El imperio del abuso se funda en una trasgresión originaria. El poder sin límites encomendado eufóricamente a un caudillo que ofreció resolver entuertos y restaurar la justicia social. El tirano apeló a las versiones infantiles de la realidad y a los inconscientes resentidos para acumular poder. Pero también usó el respaldo de los conniventes para consolidar progresivamente un mandato que no merecía y que nunca debió tener. Llevamos casi veinte años de una tragedia creciente. Vivimos en su momento una precoz afectación de la política como espectáculo, un “por ahora” indebidamente transmitido en cadena, y el cálculo infinitesimal que se planteó para terminar de llevar al patíbulo a una democracia que estaba cercada por sus enemigos felones y por la traición de los que siempre debieron ser sus leales. Decía San Pablo que el mal a veces se disfraza de ángel de luz. Así fue presentado su emisario del siglo XXI. Un adalid que fue replicado en medios de comunicación y en los disfraces de los niños. Toda una sociedad que parecía desquiciada en sus valores fundamentales que asumió como posible la utopía de la repartición perfecta, y que quedó embelesada por la cadena de radio y televisión donde todo podía ocurrir, las casas bien equipadas, los cupos en dólares para todo el mundo, la vivienda al alcance de la mano, y la negación pertinaz sobre algo tan sencillo como la muerte del tirano a cargo de una enfermedad que resultó incurable.

Fuimos abusados en nuestra credibilidad, pero aceptamos ese endoso que el agónico demagogo vió tan claro como la luna llena. Ahora, en esa infausta y dolorosa secuela de verdades que cuesta tanto asumir, caemos en cuenta que nunca se plantearon competir en elecciones limpias, que esos certámenes nunca estuvieron hechos para perder el poder. Que fueron siempre una charada, un reality show con visos de realidad, que usó y abusó de cuantas mascaradas y enmascarados necesitaron para hacernos vivir como víctimas indefensas una parodia que nunca nos convino. La pregunta que no hemos respondido con claridad es si queremos seguir viviendo como victimas abusadas. Y si hemos aprendido la lección hasta el punto de ser sistemáticamente suspicaces respecto del poder y las ofertas demagógicas que los políticos siniestros plantean a sus ciudadanos.

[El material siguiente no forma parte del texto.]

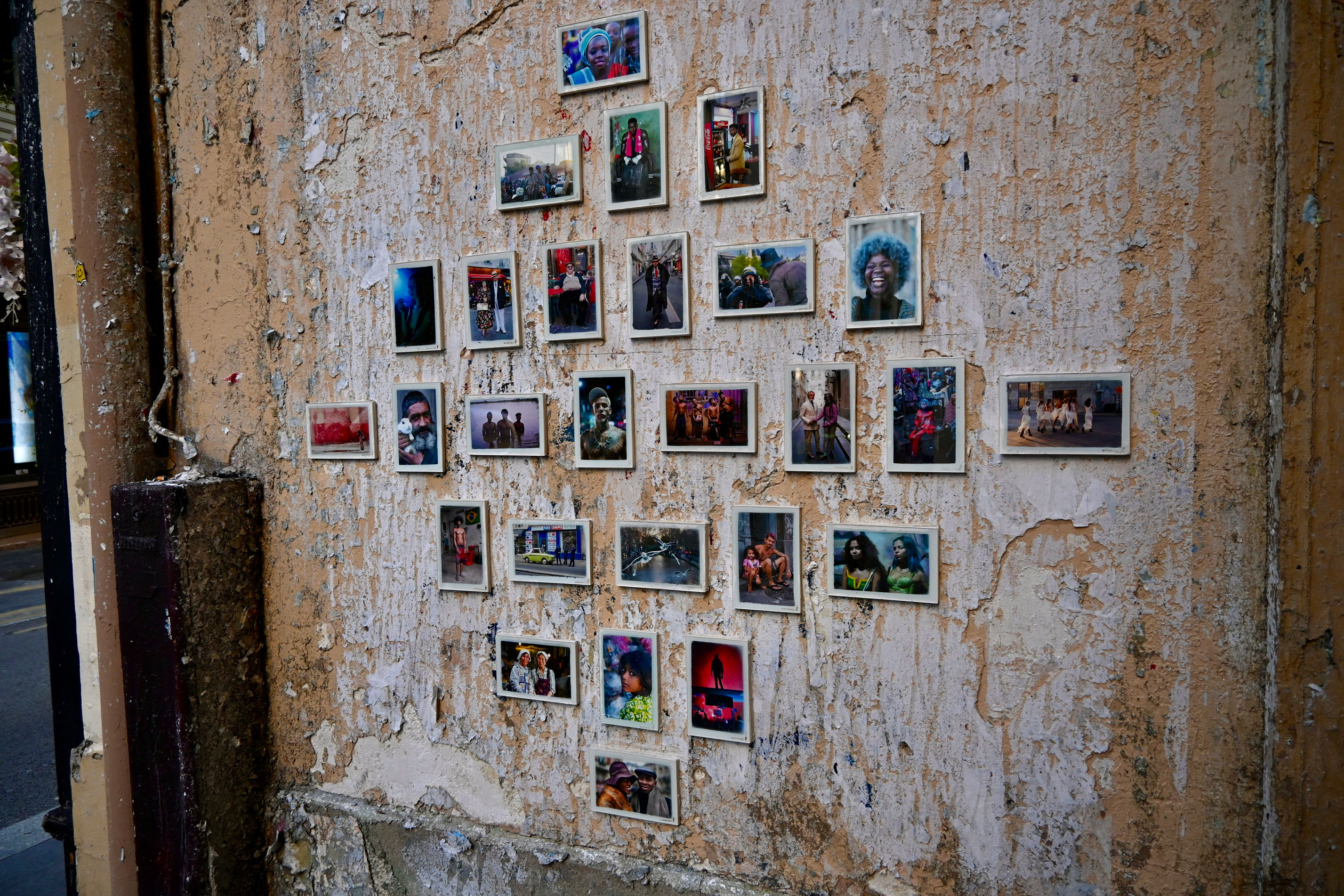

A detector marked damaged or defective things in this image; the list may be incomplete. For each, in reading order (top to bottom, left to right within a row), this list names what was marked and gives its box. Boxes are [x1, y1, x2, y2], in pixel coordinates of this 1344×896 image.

rusty metal pole [58, 0, 157, 889]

Hay que romper con la espiral perversa del abuso que está fundado en la demolición de las instituciones, la negación del estado de derecho, y la práctica universal de la impunidad. Por eso la ruta que debemos comenzar a transitar es la de la construcción de una república civil, fundada en el derecho, comprometida con el respeto a la libertad y las garantías, atenta a las emboscadas de los demagogos y populistas, y celosa del poder encomendado a los mandatarios. Ojalá algún día podamos vivir bajo el axioma de la no agresión: “que ningún hombre ni ningún grupo de hombres pueda cometer una agresión contra la persona o la propiedad de alguna otra persona”. Este planteamiento, que debemos a la reflexión libertaria de Murray Rothbard, debería comenzar a ser una consigna socialmente compartida para que nunca más domine sobre nosotros el imperio del abuso que todavía hoy nos mantiene como víctimas propiciatorias del socialismo del siglo XXI.